In an analysis of the air quality in seven Baltimore hookah bars, researchers found that airborne particulate matter and carbon monoxide exceeded concentrations previously measured in public places that allowed cigarette smoking and that air nicotine was markedly higher than in smoke-free establishments. The study appeared online in April in the Journal of Exposure Science and Environmental Epidemiology.

Tobacco-related research and tobacco control efforts in the United States have generally focused on cigarettes. But other forms of tobacco products and tobacco use are common in many countries, and hookah bars—sometimes called water pipe cafes—have grown in popularity in the U.S. and around the world, particularly among young adults.

"There is a mistaken notion that tobacco smoking in a water pipe is safer than cigarettes," said Patrick Breysse, professor in the Department of Environmental Health Sciences and the study's senior author. "Our results suggest that this is not the case. Our study found that water pipe smoking creates higher levels of indoor air pollution than cigarette smoking, placing patrons and employees at increased health risk from secondhand smoke exposure."

For their study, researchers surveyed seven locations in Baltimore from December 2011 to August 2012. They measured carbon monoxide levels, airborne nicotine content, and respirable particulate matter with a mean particle diameter of less than 2.5 microns. A micron is approximately 1/30th the width of a strand of human hair.
========================================
▶ [Goals]:
A) In the text on hookah bar air quality, over what period did researchers survey the Baltimore locations?
B) Carry the text on hookah bar air quality forward from its final sentence.

▶ [Data segment]:
========================================
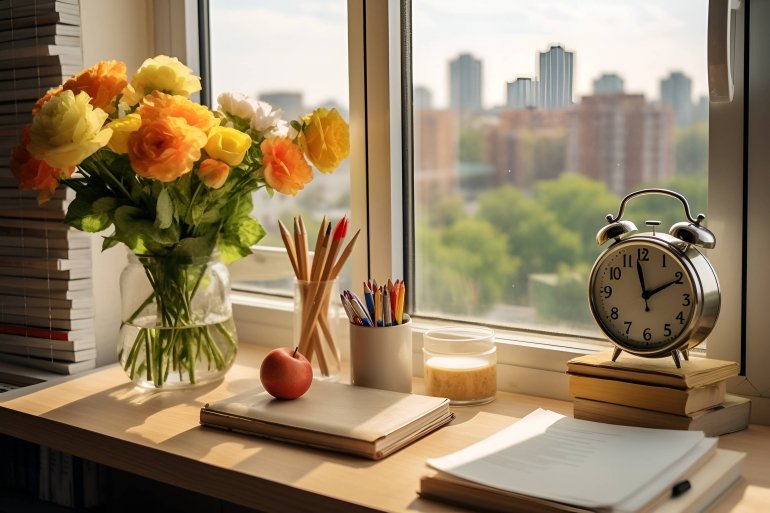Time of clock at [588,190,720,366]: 1:58
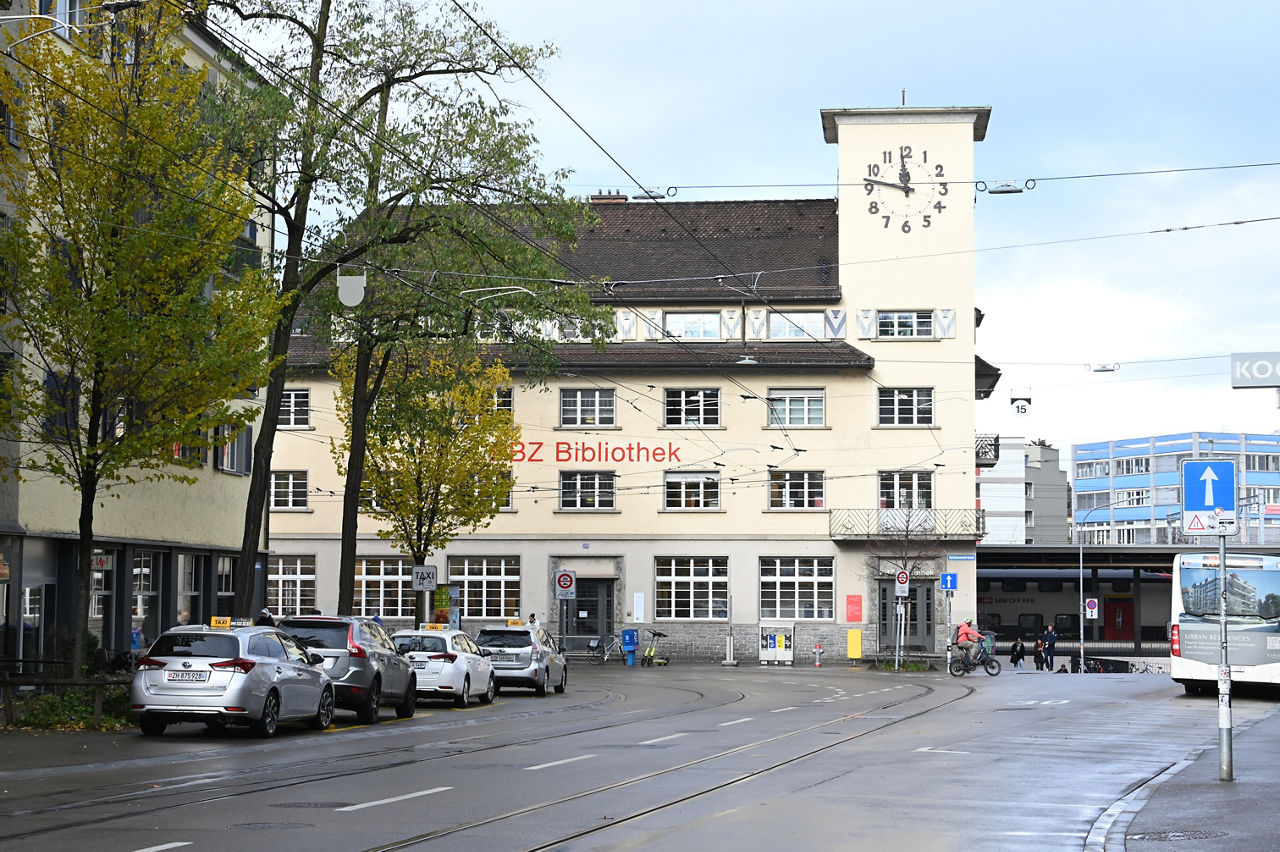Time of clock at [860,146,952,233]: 11:47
========================================
▶ [Task results]:
A) From December 2011 to August 2012.

B)
Indoor airborne concentrations of particulate matter and carbon monoxide were markedly elevated in the survey, confirming that water pipe smoking severely affects indoor air quality. Air nicotine concentrations, although not as high as in venues that allow cigarette smoking, were also elevated and markedly higher than levels found in smoke-free bars and restaurants. Some of these measurements consistently exceeded air quality standards set by the U.S. Environmental Protection Agency and the World Health Organization.

"Public education efforts need to be developed to educate users about the hazards of water pipe use, and tobacco control policies need to be strengthened to include water pipes," said Christine Torrey, senior research specialist in the Department of Environmental Health Sciences and the study's lead author.